*RECORD EXCERPTS*:
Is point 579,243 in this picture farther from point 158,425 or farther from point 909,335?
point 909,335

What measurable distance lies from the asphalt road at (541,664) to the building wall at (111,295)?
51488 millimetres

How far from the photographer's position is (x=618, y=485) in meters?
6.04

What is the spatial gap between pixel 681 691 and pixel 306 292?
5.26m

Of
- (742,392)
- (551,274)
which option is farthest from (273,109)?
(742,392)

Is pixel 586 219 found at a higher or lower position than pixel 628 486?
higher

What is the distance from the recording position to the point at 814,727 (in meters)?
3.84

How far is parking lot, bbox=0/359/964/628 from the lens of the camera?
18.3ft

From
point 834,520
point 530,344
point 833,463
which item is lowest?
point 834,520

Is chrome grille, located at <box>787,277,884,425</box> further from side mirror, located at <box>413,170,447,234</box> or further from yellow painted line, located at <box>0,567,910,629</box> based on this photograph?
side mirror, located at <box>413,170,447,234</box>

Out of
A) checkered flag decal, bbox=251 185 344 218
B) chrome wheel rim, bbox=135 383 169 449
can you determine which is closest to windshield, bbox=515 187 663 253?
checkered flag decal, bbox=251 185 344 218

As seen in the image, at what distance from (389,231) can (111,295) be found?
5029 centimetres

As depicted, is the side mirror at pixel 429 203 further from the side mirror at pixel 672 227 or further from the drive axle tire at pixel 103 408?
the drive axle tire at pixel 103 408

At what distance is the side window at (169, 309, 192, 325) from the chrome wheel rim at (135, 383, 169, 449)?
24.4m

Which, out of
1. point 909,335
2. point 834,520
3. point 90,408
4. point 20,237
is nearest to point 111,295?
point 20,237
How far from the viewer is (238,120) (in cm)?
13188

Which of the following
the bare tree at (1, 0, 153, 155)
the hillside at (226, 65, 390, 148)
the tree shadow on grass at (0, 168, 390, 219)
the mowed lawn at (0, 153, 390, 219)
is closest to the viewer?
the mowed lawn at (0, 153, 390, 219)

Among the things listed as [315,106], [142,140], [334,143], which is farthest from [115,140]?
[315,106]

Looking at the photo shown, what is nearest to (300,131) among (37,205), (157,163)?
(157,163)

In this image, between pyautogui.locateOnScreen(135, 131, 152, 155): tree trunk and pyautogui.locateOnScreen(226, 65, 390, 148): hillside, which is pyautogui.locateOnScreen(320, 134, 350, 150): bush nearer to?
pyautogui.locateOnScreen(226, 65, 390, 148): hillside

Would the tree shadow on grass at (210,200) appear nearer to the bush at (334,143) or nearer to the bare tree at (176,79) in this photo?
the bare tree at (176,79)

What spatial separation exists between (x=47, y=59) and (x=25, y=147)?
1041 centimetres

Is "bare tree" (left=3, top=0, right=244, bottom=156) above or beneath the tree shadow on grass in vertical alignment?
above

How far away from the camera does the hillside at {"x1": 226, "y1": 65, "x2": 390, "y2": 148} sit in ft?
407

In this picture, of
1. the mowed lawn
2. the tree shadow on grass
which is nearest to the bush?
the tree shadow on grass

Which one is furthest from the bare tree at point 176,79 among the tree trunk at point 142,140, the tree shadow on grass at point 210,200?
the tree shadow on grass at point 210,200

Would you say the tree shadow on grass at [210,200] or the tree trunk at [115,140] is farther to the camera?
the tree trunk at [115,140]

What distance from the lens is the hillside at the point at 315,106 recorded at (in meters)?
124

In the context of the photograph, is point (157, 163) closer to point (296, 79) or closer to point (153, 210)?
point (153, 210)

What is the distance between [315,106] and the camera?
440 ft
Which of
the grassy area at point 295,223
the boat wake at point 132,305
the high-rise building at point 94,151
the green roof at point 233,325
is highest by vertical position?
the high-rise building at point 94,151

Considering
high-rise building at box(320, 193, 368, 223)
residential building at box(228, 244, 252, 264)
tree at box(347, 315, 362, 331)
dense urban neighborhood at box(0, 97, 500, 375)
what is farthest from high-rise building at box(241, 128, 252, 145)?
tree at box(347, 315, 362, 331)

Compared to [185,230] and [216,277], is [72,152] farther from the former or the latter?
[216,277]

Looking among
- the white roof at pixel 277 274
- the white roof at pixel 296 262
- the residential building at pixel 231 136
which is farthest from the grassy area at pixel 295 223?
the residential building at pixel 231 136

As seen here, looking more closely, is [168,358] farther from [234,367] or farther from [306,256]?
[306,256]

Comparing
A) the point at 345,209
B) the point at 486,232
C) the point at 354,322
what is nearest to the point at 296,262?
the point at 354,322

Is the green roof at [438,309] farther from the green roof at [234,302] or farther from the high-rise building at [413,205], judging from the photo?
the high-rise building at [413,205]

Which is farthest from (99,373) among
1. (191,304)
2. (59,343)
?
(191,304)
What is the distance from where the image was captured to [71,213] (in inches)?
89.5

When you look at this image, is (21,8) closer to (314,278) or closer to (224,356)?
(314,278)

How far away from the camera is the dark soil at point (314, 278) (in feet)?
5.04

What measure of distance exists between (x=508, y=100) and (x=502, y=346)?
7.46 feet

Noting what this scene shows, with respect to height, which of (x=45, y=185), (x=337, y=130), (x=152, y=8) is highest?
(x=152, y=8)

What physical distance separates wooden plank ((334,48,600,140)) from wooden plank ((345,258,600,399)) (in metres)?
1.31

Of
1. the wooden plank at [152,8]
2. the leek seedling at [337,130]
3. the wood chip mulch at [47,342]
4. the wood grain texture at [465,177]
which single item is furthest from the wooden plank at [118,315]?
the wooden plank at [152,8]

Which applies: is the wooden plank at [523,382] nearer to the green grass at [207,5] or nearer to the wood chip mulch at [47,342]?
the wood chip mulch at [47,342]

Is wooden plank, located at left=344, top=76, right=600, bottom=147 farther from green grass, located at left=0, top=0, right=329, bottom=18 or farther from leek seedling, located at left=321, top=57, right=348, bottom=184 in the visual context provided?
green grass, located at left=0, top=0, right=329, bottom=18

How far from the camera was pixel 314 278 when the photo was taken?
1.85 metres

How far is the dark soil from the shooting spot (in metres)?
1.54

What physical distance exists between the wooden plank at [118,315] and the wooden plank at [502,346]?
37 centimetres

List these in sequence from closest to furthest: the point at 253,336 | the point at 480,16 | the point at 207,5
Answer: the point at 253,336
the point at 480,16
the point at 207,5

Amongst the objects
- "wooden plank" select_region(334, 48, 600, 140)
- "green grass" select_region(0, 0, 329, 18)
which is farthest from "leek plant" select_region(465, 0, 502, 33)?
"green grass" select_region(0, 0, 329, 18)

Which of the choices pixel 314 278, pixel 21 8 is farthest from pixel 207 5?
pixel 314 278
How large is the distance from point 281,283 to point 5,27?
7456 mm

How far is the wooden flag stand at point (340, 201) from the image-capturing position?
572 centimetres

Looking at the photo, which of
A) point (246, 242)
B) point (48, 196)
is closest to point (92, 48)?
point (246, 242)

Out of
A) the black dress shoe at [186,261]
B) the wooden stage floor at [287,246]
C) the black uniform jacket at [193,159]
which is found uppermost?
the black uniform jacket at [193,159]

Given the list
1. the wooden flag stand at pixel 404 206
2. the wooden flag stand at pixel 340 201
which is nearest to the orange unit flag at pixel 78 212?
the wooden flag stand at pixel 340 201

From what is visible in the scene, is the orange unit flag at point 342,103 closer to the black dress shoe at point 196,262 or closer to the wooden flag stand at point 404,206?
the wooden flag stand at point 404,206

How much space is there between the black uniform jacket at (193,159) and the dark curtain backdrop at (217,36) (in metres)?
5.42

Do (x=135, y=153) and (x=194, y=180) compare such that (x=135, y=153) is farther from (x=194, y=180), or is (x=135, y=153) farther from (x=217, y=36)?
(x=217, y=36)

*WHAT YOU NEED TO DO*: Starting at the line that contains "Which of the choices", copy each line exactly through the end of the listing above. Include that first line and the last one, and add nothing.

*RESPONSE*:
Which of the choices pixel 314 278, pixel 21 8 is farthest from pixel 207 5?
pixel 314 278
How large is the distance from point 281,283 to point 5,27?
7456 mm

How far is the wooden flag stand at point (340, 201) from the image-capturing position?
572 centimetres

Looking at the photo, which of
A) point (246, 242)
B) point (48, 196)
is closest to point (92, 48)?
point (246, 242)

Out of
A) the black dress shoe at [186,261]
B) the wooden stage floor at [287,246]
C) the black uniform jacket at [193,159]
which is found uppermost?
the black uniform jacket at [193,159]

Given the list
1. the wooden flag stand at pixel 404 206
2. the wooden flag stand at pixel 340 201
which is nearest to the orange unit flag at pixel 78 212?
the wooden flag stand at pixel 340 201

From what is visible in the scene, is the orange unit flag at point 342,103 closer to the black dress shoe at point 196,262 or closer to the wooden flag stand at point 404,206?
the wooden flag stand at point 404,206

How much space is there between the black uniform jacket at (193,159) and the dark curtain backdrop at (217,36) (in metres)?
5.42

Do (x=135, y=153) and (x=194, y=180) compare such that (x=135, y=153) is farther from (x=194, y=180), or is (x=135, y=153) farther from (x=217, y=36)?
(x=217, y=36)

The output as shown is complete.